- Location: Manitoba, Canada
- Nearest town: Powerview-Pine Falls, Manitoba
- Coordinates: 50°45′17″N 96°32′45″W﻿ / ﻿50.75472°N 96.54583°W
- Area: 10.7 km^{2} (4.1 sq mi)
- Established: 1974
- Governing body: Government of Manitoba

= Elk Island Provincial Park =

Provincial park in Manitoba, Canada

Elk Island Provincial Park is a provincial park in Manitoba, Canada.

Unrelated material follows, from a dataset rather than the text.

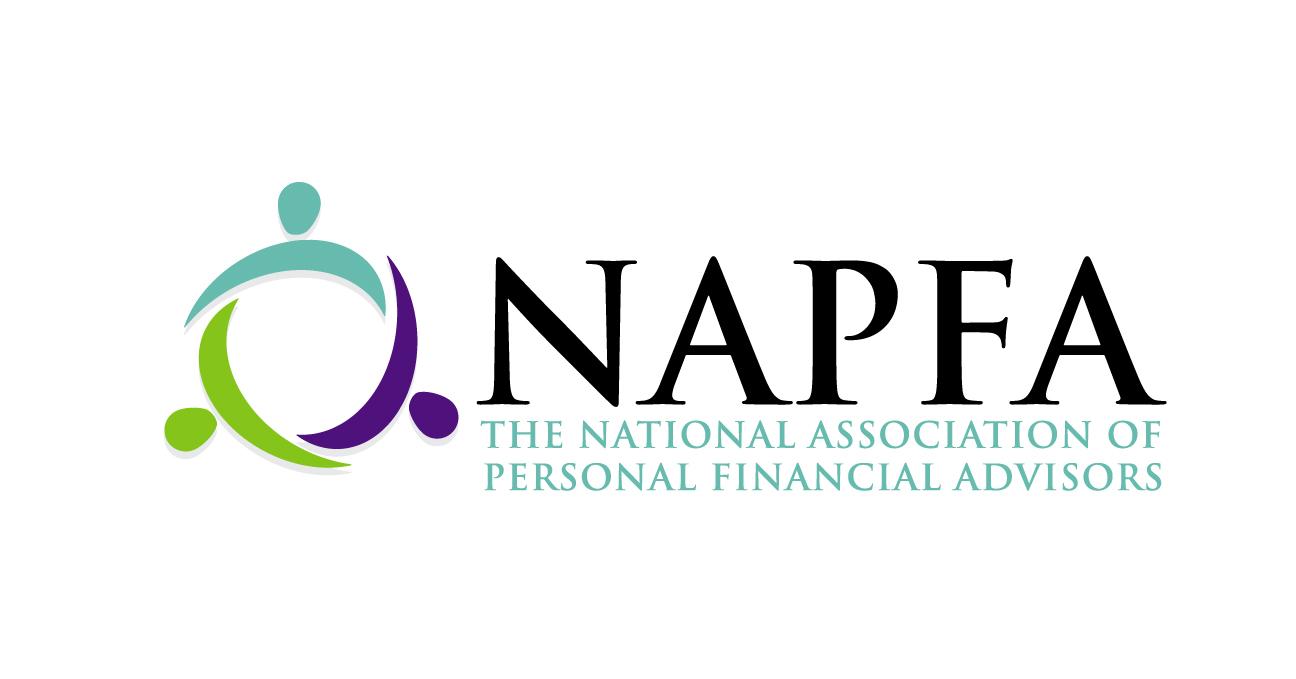 NAPFA_logo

The park is 10.7 km2 in size, and is considered to be a Class III protected area under the IUCN protected area management categories.

==History==
Elk Island Provincial Park was designated under the Provincial Parks Act by the Government of Manitoba in 1974. The area was protected between 1970 and 1974 as part of nearby Grand Beach Provincial Park.

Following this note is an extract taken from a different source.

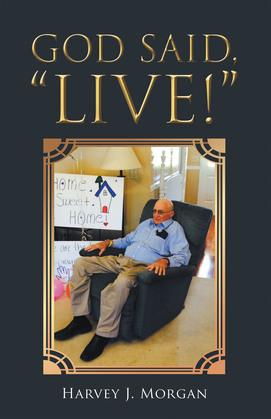 "God Said, ""Live!"""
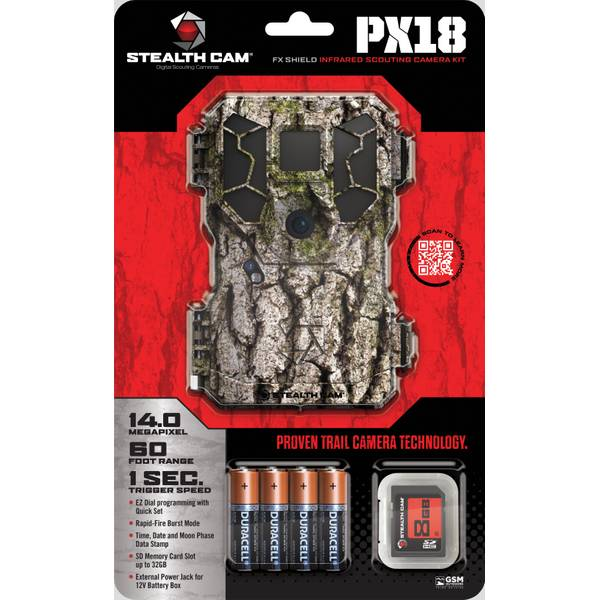 Stealthcam 14.0 MP NO Glo FX Shield Trail Camera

An island labelled "Isle aux Biches" appears in this approximate location in a 1775 map made by Christopher Dufrost de La Jemeraye from explorations led by La Verendrye.

Elk Island is listed as one of several locations used during fall harvesting of fish from Lake Winnipeg shortly after the creation of Manitoba as a province of Canada in 1870.

Faith Bible Camp, a children's summer camp was established on the island in 1954. The camp was moved to a new location on Sandy Bay in 1969 prior to the island becoming part of Grand Beach Provincial Park.